Piloting the Questionnaire

It’s always suggested to test the work you do before submitting it, that’s why the concept of piloting came. If I have to give a piece of advice regarding the questionnaire to a PhD scholar, then I would say, “do more piloting” before it goes live. 

What is a questionnaire?

A questionnaire is a research tool used to collect data in a study by including a series of questions. It can be categorised into qualitative or quantitative depending on the nature of the questions. The questionnaire can be carried out face to face, by telephone, computer or post.

Why pilot questionnaires?

It is very rare to have a flawless questionnaire in a very first go which has passed the three tests of reliability, validity and error testing. So, piloting becomes an integral part of making an exemplary questionnaire. It is an essential precaution regardless of the questionnaire is new or have been used before.

Take a moment to read the following tables below to know how to test the questionnaire:


  • Do the questions sound right?

Read your questions aloud as sometimes a question looks right when written, but it sounds silly when you read it.

  • Do the interviewers understand the questions?

Use of technical language and jargon can make your interviewer confuse. Then how can you expect your respondent will understand it?

  • Does the interview retain the attention and interest of the respondents throughout?

If the quality of your questionnaire is not up to the mark, then it will not retain the attention of the respondent throughout. Try to make the questionnaire interactive if it is face to face, and interesting if it is to be conducted by telephone or post. 

  • Does the questionnaire respect the privacy of the respondents?

You must make the questions highly professional which do not target the personal life of the respondents. 
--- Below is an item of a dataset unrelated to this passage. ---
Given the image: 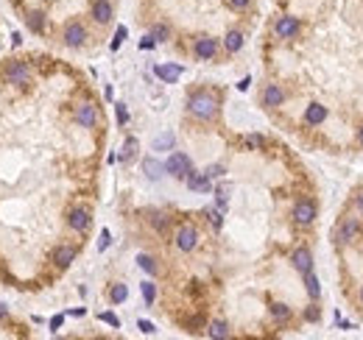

  • Are the respondents able to answer the questions?

While making the questionnaire, one must keep in mind that the respondents would be able to answer the questions or not.

  • Are the provided response codes enough?

You should give proper response codes for every answer so that respondent is not forced to fit the answer.

Error testing

  • Have you rectified every mistake?

Sometimes you tend to skip some minor mistakes even after the aggressive checking of the questionnaire. So, go through your questionnaire again to correct those. 

  • Is the technology working?

If you have used any unusual or untried technology, then it must be checked

in the field. 

  • How long does the interview take?

The length of the questionnaire must be according to the rules set by the university. If it’s longer than the prescribed guidelines, then your study might run into a serious timing and budgetary difficulties.

The decision to do a pilot study might be difficult at times. Sometimes the researcher would like to skip the step as it is time-consuming and especially when the study is well planned according to the researcher. However, this step is beneficial as to avoid the unforeseen risk in the future. The investment in time and resources is generally worthwhile.